» Выполните задания
a. Перескажите кратко, списком, абзац текста о Надежде Обуховой, который начинается словами «Две даты возвращают нашу память». Сохраните главные факты.
b. Допишите текст о Надежде Обуховой дальше, начиная после его последнего предложения.

» Отрывок со страницы

.....

Многие выдающиеся артисты вписали свои имена навеки в историю отечественного
вокального искусства, но имя Надежды Андреевны Обуховой и среди звезд
первой величины светится каким-то особым, проникновенным и теплым светом.
Была в ее пении та неповторимая, притягательная сила, то обаяние, которое
и словами-то невозможно описать. Но именно эта неповторимость окрашивала
все, что делала Обухова,— и ее репертуар, и манеру пения, и сценический
облик ее героинь.
Две даты возвращают нашу память к великой певице: сто лет назад родилась
она в Москве и ровно 70 лет назад, в феврале 1916 года, дебютировала партией
Полины в «Пиковой даме» на сцене— на оперной сцене Большого театра, которому
отдала затем более четверти века. Дебюту этому (достаточно позднему) предшествовало
многое в ее жизни: и встреча, еще в детские годы, с миром народной песни,
и путешествия (в юности) по старинным городам Италии, и углубленные занятия
в Московской консерватории под руководством профессора Умберто Мазетти
— великолепного педагога, воспитателя нескольких поколений артистов. Так
сливались воедино многообразные истоки искусства певицы, столь же многообразно
впоследствии раскрывшего себя.

.....

» Исходные строки
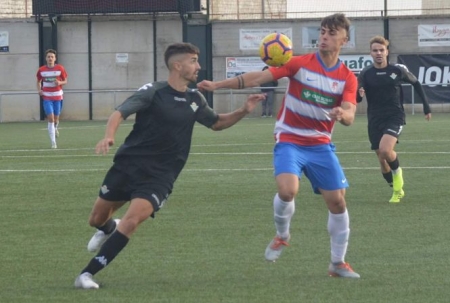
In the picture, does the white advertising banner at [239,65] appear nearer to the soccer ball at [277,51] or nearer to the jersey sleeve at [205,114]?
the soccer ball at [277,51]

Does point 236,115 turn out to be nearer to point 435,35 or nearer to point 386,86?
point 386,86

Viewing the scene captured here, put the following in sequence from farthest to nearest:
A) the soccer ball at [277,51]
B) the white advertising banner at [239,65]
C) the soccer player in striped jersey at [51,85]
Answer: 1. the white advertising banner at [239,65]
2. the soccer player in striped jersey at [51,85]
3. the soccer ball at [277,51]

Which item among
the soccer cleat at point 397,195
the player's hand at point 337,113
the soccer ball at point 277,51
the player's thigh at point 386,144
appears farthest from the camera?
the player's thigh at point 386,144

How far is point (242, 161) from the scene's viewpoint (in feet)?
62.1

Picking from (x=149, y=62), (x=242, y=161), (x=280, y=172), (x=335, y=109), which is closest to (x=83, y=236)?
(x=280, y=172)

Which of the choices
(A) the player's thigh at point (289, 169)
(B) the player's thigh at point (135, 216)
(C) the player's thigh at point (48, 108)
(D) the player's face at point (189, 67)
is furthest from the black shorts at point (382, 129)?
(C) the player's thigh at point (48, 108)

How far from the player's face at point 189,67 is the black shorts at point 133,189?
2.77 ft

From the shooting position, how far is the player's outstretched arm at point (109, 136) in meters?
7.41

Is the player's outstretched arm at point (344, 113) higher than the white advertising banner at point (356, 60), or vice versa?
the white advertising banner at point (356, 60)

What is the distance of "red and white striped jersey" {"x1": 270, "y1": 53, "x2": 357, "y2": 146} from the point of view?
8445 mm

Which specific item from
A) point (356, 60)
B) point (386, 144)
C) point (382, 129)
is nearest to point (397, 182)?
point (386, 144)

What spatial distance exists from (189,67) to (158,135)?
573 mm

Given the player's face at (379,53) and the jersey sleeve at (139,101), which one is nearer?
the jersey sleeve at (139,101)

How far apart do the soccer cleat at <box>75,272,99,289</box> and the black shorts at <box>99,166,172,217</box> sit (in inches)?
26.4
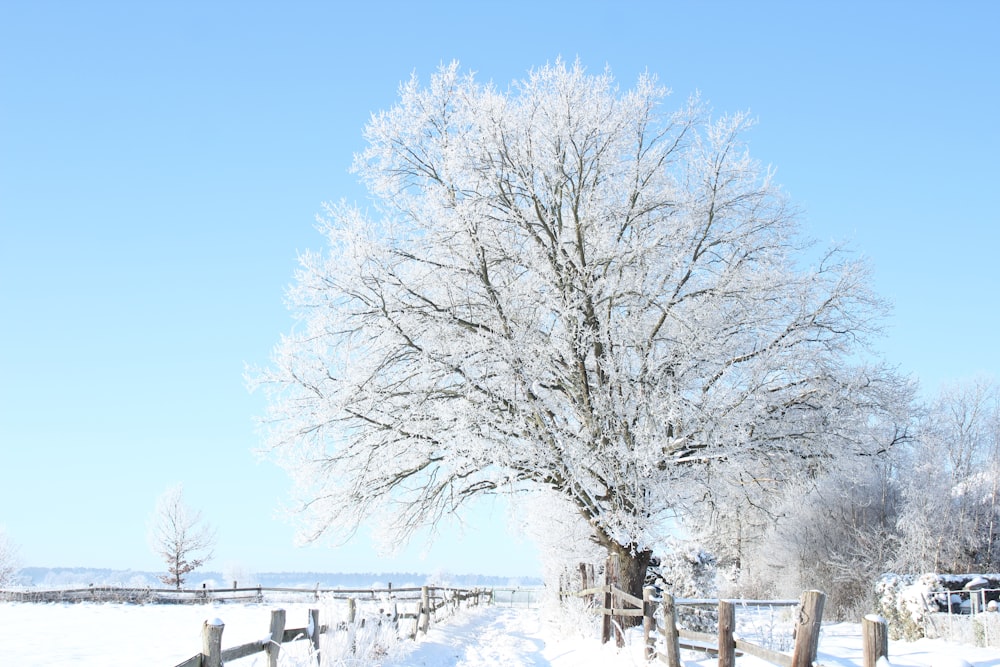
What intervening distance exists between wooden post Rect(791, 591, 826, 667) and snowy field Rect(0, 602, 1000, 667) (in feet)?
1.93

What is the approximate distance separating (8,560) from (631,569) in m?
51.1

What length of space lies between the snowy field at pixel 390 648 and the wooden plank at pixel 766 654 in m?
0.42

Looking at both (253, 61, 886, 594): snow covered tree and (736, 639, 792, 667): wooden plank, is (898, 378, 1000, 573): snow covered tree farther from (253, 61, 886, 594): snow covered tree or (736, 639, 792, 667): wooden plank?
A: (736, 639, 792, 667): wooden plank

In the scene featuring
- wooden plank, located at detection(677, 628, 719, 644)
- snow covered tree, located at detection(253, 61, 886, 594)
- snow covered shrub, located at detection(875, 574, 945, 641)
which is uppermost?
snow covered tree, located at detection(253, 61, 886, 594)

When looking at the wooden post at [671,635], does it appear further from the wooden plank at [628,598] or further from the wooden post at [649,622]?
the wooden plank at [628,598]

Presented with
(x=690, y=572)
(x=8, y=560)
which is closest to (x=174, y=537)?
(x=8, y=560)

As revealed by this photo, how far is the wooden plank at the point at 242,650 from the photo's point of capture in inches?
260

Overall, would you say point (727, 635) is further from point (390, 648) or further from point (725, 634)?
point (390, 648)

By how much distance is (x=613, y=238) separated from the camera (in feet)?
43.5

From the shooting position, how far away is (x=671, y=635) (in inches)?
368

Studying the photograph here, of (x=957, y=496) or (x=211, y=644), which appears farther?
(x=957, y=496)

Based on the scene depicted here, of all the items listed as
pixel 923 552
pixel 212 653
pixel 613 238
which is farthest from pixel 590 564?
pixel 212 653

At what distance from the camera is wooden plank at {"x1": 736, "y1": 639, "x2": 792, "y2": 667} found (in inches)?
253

.....

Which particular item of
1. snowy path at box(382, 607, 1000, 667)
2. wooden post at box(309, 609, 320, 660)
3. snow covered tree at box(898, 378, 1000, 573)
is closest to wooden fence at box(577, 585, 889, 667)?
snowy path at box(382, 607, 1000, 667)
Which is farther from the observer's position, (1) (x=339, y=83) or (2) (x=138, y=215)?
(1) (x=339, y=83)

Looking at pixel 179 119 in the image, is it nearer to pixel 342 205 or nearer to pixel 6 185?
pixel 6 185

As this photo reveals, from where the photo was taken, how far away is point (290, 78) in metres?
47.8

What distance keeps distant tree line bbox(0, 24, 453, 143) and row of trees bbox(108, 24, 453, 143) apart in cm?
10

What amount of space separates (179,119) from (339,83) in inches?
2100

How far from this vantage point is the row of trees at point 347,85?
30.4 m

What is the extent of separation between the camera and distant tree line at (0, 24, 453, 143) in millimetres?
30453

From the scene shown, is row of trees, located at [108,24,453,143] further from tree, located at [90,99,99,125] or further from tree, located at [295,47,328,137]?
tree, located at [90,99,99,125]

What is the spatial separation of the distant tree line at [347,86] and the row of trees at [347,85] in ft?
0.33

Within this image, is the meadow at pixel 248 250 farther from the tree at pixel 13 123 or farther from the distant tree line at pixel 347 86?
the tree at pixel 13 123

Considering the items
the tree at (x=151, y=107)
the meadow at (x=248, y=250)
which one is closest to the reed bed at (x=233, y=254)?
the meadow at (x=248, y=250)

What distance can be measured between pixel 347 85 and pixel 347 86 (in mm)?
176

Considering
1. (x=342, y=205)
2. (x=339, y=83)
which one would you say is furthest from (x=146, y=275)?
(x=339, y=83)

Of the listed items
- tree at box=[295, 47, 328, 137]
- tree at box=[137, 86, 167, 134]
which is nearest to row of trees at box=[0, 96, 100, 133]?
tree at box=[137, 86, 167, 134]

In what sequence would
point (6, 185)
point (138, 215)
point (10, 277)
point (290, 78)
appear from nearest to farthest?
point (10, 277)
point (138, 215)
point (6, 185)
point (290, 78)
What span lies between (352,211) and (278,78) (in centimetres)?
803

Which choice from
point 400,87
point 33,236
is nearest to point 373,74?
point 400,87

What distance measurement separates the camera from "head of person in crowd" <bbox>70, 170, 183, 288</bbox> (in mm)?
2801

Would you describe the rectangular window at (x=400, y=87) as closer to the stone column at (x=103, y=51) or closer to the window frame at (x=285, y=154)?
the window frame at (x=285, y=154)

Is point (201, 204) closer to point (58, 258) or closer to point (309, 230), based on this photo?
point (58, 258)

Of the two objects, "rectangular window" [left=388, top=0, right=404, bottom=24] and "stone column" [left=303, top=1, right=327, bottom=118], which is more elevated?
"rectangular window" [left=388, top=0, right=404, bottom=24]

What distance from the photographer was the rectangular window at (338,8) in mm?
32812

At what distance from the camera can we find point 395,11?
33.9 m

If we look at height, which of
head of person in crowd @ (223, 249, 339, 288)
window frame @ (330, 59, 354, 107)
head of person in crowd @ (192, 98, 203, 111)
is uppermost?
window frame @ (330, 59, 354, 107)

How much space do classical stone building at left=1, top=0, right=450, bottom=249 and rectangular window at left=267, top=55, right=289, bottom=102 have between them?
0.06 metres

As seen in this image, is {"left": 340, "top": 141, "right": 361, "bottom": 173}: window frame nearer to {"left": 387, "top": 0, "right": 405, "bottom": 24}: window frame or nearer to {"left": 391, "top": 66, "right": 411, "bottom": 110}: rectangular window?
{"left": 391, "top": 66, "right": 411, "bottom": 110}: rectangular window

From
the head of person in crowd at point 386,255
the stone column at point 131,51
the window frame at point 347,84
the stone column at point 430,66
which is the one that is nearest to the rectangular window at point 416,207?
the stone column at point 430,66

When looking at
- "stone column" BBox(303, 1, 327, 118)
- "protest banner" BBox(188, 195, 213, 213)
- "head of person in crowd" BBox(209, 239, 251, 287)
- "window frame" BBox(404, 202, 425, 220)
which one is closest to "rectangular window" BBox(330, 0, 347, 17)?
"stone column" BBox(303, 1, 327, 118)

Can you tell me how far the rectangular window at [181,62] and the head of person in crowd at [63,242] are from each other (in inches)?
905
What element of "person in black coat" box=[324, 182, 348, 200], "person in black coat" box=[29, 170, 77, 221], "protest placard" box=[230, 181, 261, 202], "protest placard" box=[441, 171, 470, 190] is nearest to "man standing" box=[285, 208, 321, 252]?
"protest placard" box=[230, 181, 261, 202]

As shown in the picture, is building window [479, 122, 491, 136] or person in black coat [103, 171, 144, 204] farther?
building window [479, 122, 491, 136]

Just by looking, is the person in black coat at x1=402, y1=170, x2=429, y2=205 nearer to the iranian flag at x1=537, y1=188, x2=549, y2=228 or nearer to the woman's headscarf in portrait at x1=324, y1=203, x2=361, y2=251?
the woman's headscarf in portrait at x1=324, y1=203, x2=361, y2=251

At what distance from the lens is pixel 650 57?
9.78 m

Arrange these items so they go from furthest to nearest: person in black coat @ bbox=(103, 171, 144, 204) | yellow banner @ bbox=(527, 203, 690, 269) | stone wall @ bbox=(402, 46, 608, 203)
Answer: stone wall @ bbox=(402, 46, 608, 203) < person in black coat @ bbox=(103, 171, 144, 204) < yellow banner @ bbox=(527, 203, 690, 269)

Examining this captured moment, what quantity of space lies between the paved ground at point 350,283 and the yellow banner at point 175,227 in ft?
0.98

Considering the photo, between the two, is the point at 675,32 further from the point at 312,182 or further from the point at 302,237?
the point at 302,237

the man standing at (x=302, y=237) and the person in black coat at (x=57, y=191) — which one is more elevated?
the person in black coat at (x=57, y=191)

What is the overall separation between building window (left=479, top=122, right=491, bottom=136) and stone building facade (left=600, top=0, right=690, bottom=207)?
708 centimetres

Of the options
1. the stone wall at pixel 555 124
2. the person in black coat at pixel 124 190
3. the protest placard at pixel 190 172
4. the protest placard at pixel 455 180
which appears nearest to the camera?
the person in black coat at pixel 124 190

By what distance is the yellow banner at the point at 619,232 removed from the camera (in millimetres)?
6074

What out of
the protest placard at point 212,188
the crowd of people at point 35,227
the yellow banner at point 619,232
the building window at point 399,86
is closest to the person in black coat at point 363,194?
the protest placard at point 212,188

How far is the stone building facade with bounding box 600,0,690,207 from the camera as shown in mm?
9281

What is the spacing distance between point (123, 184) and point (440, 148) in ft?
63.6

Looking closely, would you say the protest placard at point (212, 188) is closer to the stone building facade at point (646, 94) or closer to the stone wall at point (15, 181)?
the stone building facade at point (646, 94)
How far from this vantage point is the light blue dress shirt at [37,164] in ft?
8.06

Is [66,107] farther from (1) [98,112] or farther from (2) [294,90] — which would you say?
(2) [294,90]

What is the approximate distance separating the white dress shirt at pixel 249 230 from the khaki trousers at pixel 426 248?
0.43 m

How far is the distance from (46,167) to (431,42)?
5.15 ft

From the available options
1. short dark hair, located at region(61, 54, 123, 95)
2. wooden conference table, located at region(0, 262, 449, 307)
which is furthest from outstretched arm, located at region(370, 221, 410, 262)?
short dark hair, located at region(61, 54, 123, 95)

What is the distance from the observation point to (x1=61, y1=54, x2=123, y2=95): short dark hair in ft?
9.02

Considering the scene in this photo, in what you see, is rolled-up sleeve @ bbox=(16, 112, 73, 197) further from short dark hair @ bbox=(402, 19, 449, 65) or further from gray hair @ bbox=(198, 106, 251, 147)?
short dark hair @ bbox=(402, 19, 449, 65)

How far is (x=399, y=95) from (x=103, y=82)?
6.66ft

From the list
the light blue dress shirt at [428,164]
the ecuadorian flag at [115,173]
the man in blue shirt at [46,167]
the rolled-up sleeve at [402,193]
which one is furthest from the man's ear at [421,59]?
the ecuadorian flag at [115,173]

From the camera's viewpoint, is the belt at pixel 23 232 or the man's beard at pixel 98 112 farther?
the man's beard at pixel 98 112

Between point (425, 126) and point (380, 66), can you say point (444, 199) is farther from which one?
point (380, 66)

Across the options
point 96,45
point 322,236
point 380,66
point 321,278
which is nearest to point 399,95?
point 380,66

.....

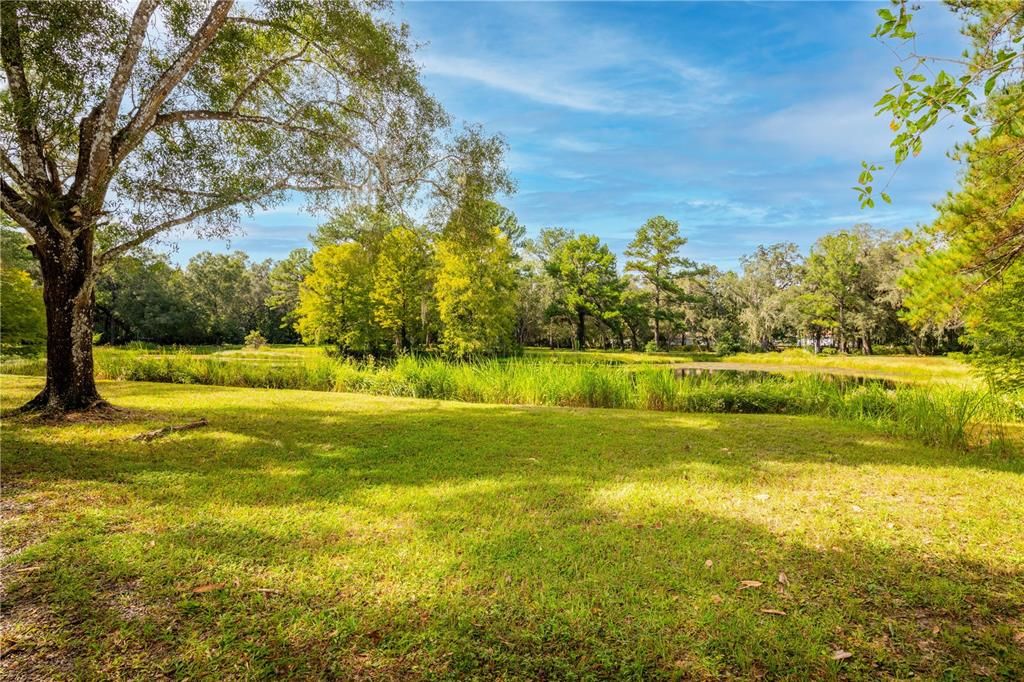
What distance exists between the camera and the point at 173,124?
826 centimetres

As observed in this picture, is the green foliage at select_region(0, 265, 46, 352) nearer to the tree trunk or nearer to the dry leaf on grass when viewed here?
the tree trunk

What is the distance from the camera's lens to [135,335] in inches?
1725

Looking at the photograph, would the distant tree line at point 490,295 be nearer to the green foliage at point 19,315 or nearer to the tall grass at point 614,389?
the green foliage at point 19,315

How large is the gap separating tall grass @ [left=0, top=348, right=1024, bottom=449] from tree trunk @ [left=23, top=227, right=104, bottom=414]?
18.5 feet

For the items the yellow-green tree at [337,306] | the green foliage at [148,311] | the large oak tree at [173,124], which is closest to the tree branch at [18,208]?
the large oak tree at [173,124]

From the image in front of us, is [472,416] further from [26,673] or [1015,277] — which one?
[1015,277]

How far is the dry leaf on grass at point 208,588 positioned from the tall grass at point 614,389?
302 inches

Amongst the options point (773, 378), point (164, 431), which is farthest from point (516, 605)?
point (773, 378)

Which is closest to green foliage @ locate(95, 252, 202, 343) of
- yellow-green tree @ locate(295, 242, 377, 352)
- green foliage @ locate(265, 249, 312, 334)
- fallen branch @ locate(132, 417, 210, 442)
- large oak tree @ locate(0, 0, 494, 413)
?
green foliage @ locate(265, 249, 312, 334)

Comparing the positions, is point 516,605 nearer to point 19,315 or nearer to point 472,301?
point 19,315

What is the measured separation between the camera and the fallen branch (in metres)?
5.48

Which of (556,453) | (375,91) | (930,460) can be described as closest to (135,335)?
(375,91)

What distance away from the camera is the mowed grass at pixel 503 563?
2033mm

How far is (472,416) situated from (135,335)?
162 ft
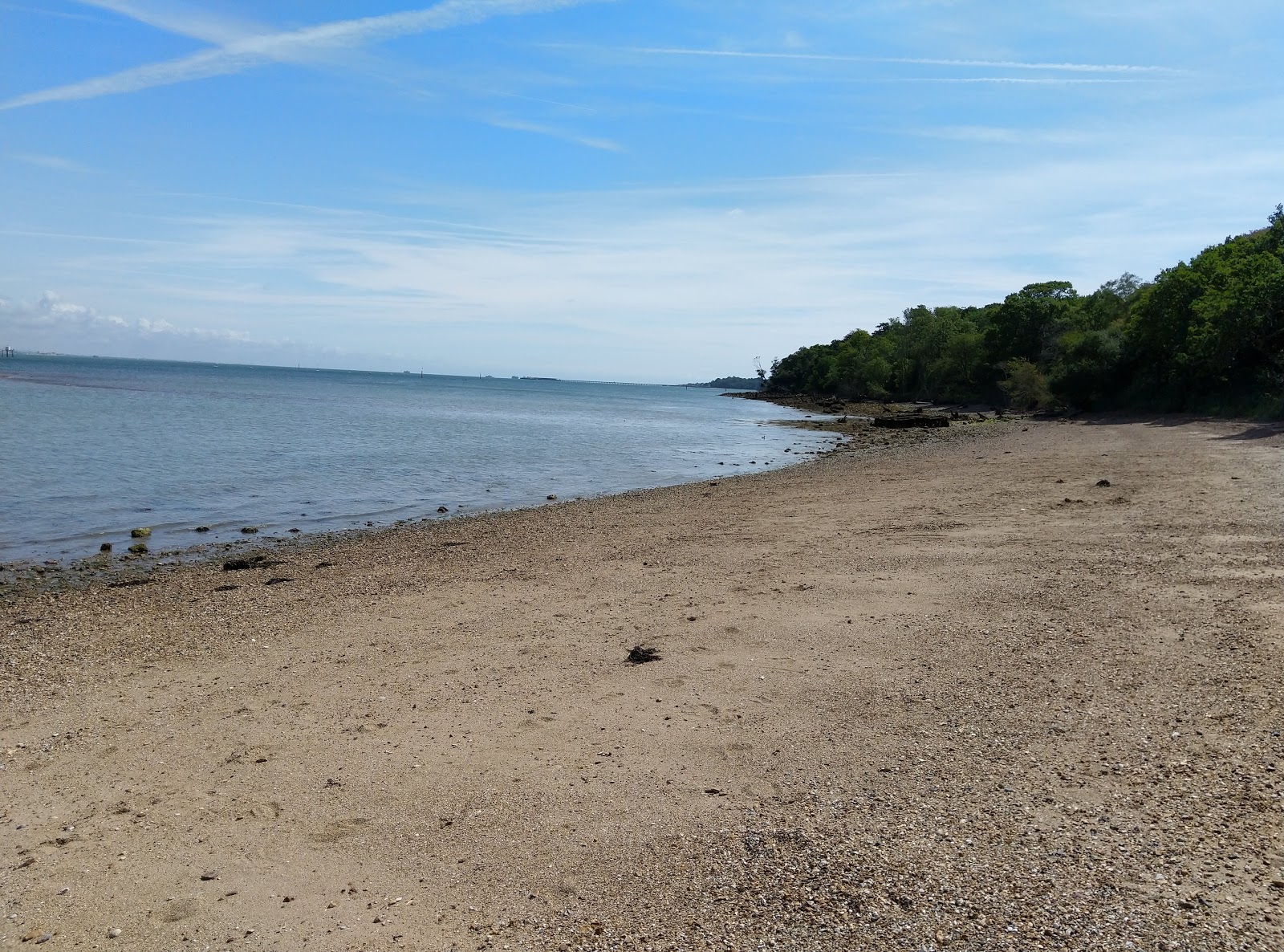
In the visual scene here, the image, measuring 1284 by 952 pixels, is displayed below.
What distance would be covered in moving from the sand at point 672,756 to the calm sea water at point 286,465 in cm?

.....

» Ответы
a.
- Обухова родилась сто лет назад в Москве.
- Ровно 70 лет назад, в феврале 1916 года, она впервые вышла на сцену Большого театра в партии Полины в «Пиковой даме». Этому театру она потом отдала больше четверти века.
- Дебют был довольно поздним. Ему предшествовали:
  - знакомство с народной песней еще в детстве;
  - поездки по старинным городам Италии в юности;
  - серьезная учеба в Московской консерватории у профессора Умберто Мазетти, прекрасного педагога, воспитавшего несколько поколений артистов.
- Из этих разных источников сложилось ее искусство, которое потом так же разнообразно проявилось.

b.
Еще на студенческой скамье Обухова начинает концертировать, все явственнее заявляет о себе как о талантливейшей певице, так что успешный дебют ее в театре не был неожиданностью. И все же поразительно, с какой стремительностью 30-летняя певица заняла достойное место среди корифеев сцены, ее окружавших. Видится нечто символическое в том, что первый ее полный сезон пришелся на 1917/18 год, что именно в обстановке революционного подъема мужал и креп ее талант. Позже она вспоминала: «В театр пришел новый зритель, порой не искушенный в вопросах искусства. Но от прежнего пресыщенного и скучающего зрителя императорских театров его отличало необычайно чуткое отношение к спектаклю, огромная непосредственность, жажда знаний. И коллектив Большого театра честно и самоотверженно встал на путь служения своему народу. Старые спектакли шли с особым подъемом, обогащенные новыми красками. Между сценой и зрительным залом возник тесный контакт, которого раньше никогда не было. Оперные партии, которые я пела в те годы на сцене театра (Полина, Любава, Любаша, Кащеевна, Далила, Кончаковна, Весна), сделались для меня особенно дорогими, наполнились новым эмоциональным содержанием. Каждый, даже рядовой спектакль превращался в радостный праздник, каждая встреча со зрителями сулила что-то новое, ранее не испытанное. На всю жизнь запомнились эти спектакли, никогда не изгладится из памяти романтика первых революционных лет.»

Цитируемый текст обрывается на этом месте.